When she’s gone, I look up at Norah. “I’m having a baby!”
She hugs me. Her hair smells of Herbal Essences. “Congratulations, Maya. You’re going to be a wonderful mother.”
“I hope so.”
Norah wants to go to the library, so I drop her there and then head over to Rory’s house. She’s waiting for me, sending texts every twenty minutes. Meadow’s car is out front, of course—I don’t know why I would have expected anything else. She was so vulnerable this morning that I resolve not to get irritable or weird with her.
Nemo trots out and licks my hand, then leads me to the front door. I rub his silky-soft head as I knock, and then Rory is there. “Why are you knocking? Come in here right now!”
Her hair is down and she’s wearing a printed sleeveless sundress that makes her look about twenty, and I can see what Meadow must have been like as a young woman, all softness and curves and smooth skin. “Nemo!” she cries when he stands in front of her. “Go in the backyard with the girls!”
With a doleful look at Elvis, sitting as always at Meadow’s feet, he obeys. The drama makes me laugh, and I catch the big dog at the door, bending over to kiss his nose and head. “I still love you.”
He slurps my nose, mollified, and jumps down to the patio, shaded heavily this time of day. Again I smell smoke. “That fire is still burning?”
“Uncontained,” Meadow says. “Over fifty thousand acres.”
“There’s not going to be anything left of California,” I say. “Do you have any more of that limeade? It’s so good.”
“Yes! I just made some. Sit! Tell us what the doctor said.”
Meadow is nibbling a cookie, all the way around the outside, which she has done as long as I can remember. Blue circles show through the fine skin beneath her eyes, and the marionette lines around her mouth are pronounced. I touch her arm. “You okay?”
“Yes! Fine.” She injects energy into the words, but it doesn’t touch her eyes.
“Well, you are going to be a grandmother again, around Thanksgiving.”
Rory claps excitedly. “Oooh, perfect! I can’t wait. Girl or boy?”

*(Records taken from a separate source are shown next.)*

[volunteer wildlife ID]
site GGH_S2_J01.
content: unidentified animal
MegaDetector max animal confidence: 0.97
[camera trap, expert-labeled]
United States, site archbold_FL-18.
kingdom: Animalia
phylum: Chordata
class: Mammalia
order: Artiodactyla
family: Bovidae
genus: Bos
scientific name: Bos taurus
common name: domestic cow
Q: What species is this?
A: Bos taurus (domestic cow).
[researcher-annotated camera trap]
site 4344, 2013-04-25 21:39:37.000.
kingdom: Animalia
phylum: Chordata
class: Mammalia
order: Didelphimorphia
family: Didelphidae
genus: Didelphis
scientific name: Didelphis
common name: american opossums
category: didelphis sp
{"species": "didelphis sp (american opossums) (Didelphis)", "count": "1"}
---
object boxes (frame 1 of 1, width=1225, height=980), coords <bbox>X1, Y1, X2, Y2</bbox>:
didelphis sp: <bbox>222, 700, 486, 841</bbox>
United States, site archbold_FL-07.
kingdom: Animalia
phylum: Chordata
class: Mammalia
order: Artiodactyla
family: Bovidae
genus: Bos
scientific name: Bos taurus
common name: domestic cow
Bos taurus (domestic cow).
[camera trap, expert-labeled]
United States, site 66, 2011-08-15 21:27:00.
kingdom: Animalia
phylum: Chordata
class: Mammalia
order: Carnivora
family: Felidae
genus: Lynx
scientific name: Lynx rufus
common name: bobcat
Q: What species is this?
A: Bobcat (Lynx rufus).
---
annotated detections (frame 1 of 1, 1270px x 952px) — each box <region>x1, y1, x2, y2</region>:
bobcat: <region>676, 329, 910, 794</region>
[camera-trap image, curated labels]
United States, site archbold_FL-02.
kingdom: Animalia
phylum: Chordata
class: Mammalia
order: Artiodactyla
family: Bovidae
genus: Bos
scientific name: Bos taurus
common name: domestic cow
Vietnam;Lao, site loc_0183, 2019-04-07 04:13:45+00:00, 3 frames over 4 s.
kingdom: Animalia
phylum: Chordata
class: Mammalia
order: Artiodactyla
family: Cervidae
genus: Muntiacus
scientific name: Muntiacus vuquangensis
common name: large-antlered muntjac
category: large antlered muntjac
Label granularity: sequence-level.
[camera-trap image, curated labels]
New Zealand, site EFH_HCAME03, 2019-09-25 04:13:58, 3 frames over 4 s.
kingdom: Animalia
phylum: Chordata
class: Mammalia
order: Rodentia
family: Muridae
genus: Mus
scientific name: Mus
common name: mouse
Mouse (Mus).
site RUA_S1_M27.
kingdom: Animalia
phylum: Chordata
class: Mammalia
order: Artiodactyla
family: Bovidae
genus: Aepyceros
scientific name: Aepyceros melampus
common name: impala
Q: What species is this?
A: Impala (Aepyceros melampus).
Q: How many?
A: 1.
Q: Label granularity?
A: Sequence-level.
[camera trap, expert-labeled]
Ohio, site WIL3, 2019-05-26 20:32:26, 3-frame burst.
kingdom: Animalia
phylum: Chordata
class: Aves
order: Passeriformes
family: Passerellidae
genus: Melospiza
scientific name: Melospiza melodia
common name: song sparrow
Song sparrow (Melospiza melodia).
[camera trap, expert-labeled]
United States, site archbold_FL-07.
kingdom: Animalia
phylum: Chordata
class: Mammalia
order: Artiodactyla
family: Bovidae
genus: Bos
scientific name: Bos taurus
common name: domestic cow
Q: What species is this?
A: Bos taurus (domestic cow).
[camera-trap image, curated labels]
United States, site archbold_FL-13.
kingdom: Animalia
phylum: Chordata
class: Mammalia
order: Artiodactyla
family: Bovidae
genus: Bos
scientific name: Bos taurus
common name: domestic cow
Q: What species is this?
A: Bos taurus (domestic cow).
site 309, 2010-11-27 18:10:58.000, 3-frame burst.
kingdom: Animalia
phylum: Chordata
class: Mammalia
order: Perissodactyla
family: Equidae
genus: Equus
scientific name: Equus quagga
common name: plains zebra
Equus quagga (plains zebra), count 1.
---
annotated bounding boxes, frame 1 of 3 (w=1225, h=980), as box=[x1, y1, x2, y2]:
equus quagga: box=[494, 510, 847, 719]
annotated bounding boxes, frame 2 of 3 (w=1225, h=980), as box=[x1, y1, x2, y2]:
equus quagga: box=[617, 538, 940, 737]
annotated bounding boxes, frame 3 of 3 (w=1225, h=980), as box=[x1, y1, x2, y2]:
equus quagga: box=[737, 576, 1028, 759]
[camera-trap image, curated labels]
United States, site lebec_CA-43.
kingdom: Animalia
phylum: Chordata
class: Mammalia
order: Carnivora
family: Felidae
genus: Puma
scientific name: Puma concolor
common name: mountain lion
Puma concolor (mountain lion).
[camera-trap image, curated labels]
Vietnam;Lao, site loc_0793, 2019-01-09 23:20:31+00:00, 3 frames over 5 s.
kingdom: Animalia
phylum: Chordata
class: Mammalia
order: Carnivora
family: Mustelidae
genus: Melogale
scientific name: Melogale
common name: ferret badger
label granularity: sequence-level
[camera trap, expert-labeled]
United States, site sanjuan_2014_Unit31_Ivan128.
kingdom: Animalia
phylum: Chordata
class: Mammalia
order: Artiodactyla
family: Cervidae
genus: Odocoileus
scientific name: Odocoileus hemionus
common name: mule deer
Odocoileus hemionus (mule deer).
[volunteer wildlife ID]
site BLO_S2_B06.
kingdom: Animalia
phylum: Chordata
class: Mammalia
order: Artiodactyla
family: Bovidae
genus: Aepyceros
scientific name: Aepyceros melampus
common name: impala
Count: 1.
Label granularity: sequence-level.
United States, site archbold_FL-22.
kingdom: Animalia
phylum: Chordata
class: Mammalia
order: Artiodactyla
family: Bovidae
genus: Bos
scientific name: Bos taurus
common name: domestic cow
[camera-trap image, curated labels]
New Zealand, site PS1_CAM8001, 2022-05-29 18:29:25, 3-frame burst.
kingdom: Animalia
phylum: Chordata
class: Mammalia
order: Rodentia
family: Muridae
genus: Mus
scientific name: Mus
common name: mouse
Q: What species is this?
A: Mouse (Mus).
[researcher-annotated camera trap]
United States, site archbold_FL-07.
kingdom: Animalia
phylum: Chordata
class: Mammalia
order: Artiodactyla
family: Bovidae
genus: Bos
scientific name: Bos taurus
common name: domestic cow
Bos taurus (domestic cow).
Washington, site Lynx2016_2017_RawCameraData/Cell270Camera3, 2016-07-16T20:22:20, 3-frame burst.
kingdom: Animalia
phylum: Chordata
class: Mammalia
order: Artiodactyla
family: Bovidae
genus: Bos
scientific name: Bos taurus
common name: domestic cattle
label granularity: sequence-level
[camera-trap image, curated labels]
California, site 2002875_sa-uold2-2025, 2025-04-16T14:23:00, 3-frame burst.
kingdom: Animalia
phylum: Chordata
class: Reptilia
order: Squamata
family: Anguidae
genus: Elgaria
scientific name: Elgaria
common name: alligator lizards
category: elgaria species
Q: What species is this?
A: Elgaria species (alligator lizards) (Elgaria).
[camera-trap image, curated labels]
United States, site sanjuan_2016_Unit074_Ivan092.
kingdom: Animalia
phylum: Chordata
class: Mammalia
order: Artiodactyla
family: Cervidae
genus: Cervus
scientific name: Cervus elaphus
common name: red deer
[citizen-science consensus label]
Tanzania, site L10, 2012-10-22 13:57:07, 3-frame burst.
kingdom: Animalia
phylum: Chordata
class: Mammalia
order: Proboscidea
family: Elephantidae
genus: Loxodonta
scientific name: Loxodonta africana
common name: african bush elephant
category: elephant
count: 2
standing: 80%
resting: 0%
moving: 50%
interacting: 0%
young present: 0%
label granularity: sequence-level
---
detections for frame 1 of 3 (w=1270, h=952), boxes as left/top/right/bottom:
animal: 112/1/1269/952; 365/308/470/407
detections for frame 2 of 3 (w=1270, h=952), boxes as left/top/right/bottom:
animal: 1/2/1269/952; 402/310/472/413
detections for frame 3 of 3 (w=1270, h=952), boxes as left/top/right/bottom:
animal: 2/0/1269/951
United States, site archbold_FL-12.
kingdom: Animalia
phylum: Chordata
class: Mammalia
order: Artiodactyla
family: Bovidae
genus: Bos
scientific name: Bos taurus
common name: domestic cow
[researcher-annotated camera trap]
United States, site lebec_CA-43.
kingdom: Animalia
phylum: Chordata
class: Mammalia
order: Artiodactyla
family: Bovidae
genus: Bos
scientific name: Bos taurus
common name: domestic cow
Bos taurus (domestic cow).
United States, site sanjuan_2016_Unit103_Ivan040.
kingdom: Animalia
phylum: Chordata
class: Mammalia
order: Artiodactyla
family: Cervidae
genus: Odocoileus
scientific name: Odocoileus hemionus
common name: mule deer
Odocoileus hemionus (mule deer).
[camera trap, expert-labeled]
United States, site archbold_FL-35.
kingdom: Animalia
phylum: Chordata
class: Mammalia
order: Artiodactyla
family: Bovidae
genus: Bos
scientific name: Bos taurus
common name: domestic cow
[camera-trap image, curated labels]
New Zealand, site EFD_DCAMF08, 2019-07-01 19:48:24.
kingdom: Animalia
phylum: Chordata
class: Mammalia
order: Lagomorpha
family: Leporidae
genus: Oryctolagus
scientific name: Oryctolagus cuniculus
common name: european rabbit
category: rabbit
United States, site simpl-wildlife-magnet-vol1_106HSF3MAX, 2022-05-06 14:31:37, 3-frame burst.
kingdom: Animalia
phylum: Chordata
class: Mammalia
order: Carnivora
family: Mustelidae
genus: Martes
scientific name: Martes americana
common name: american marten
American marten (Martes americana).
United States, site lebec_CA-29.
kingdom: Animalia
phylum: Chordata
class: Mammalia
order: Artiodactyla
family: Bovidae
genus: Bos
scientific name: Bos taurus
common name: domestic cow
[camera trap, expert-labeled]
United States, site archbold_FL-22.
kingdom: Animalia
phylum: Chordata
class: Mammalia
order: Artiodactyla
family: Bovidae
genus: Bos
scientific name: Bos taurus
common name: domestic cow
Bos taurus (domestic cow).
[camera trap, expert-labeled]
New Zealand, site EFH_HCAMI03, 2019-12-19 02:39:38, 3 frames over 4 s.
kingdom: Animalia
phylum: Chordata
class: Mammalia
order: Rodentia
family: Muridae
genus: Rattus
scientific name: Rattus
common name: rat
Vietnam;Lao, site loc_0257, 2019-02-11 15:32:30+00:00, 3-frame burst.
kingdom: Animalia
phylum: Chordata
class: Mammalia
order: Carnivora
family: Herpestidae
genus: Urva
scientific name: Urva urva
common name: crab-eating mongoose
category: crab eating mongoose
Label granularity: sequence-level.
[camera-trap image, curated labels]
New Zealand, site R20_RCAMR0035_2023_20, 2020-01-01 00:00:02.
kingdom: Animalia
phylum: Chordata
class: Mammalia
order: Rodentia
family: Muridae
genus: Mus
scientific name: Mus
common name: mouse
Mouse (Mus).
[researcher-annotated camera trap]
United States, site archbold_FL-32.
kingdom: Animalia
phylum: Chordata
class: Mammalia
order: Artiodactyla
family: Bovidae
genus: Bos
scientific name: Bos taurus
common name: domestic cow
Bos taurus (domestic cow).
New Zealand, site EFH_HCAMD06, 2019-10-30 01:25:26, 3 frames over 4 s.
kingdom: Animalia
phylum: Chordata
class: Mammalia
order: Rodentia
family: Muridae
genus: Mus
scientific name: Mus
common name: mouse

“I don’t know yet. I wasn’t sure I wanted to know.”
“I get that,” she says, and brings me a tall glass of pale-green limeade over ice. “Nathan was dying to know, so we did, but I think it’s fun to keep the surprise.”
Meadow takes my hand. “And the alcohol at the beginning?”
“She said that it could affect the baby, but there’s no way to know until it’s born.”
“Are you prepared to deal with that, a baby who might be deformed or handicapped?” Meadow asks.
The words fall into the world cruelly. Deformed. Handicapped. I gape at her, but before I can say anything, Rory tsks. “Mother! Stop! You’re being so negative about everything. This is a happy accident. Act like it.” She scowls. “Not to mention the hurtful words you chose.”